The provost and senior vice president for academic affairs at Rochester Institute of Technology brags today in Inside Higher Ed about how his institution violates Title VII of the 1964 Civil Rights Act. I hope someone sues RIT, or at least that RIT’s general counsel takes a look at this, in light of Title VII, which makes it illegal to weigh race, ethnicity, and sex in hiring and promotion decisions, and to sort applicants on that basis.
This is therefore illegal: “Or if you have an opening for a dean position and are going through a search process, you might consider asking a qualified woman to step in as interim — something I’ve done on two occasions at RIT.” Clearly the suggestion is that you look for a woman to appoint, not just that you be willing to appoint one if she is the best qualified.
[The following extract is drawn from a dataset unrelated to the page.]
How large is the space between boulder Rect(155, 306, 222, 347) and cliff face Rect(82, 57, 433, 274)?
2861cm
It is likewise illegal to tell a hiring committee that it has to meet a racial/gender quota in sorting applicants into a finalist selection pool, as the author also recommends.
Finally, there’s this: “In other words, if you have to choose between two equally qualified candidates, choose the one who brings diversity to your college or university.” In the first place, and as a practical matter, “diversity” policies inevitably result in people getting hired who are not just marginally less qualified but substantially less qualified. Moreover, how often can it be said that there is no difference between two competing candidates? This is just an excuse for discrimination. But, in the rare instance where there is a tie, then the decisionmaker should flip a coin. Would anyone dispute that a policy of tie-goes-to-the-white-male would be discriminatory?